## Work instruction:
Reproduce the listing word for word. Skip any image.

### Data block

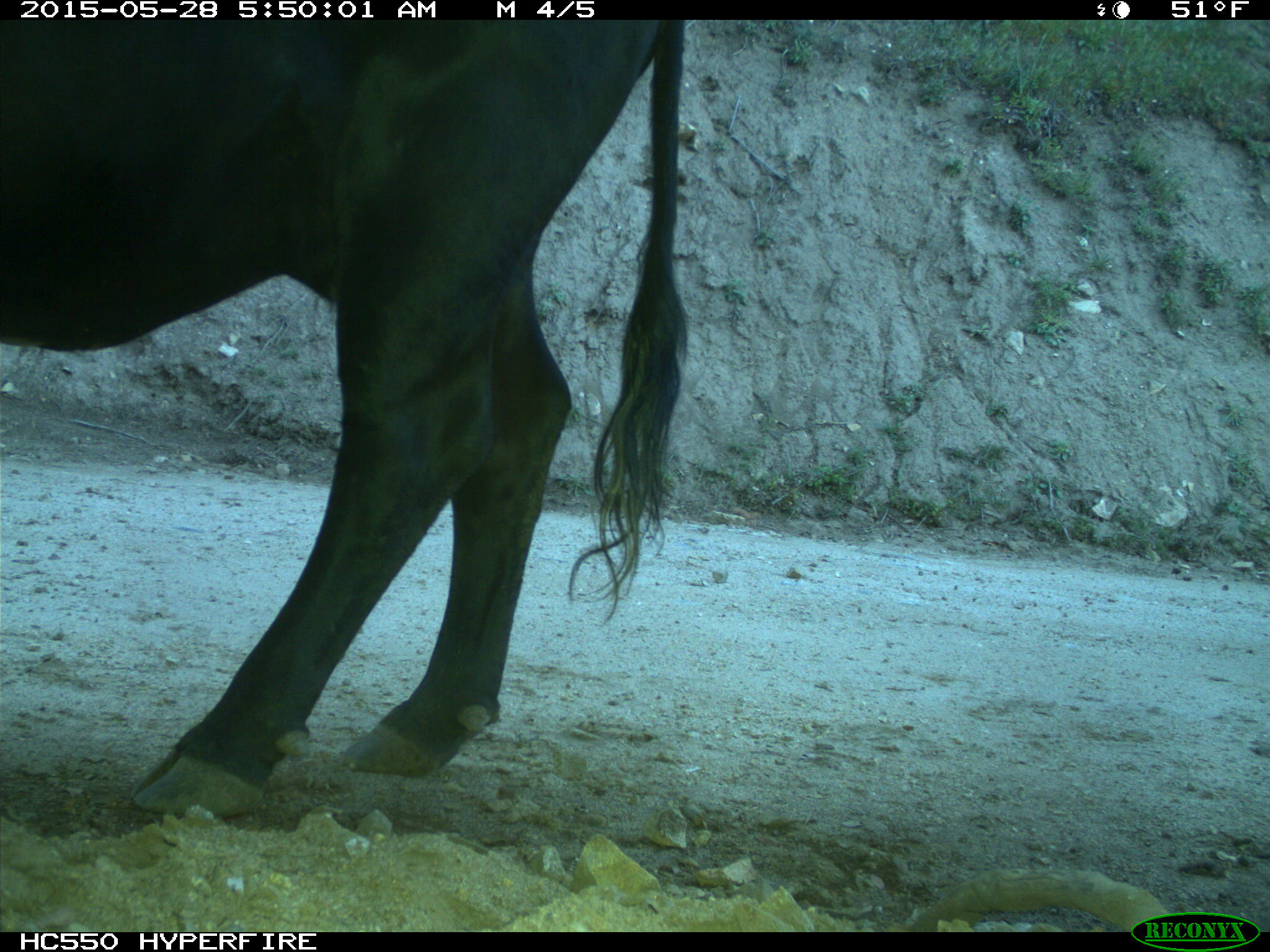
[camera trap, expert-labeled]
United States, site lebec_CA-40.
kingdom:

######

## Output:
[camera trap, expert-labeled]
United States, site lebec_CA-40.
kingdom:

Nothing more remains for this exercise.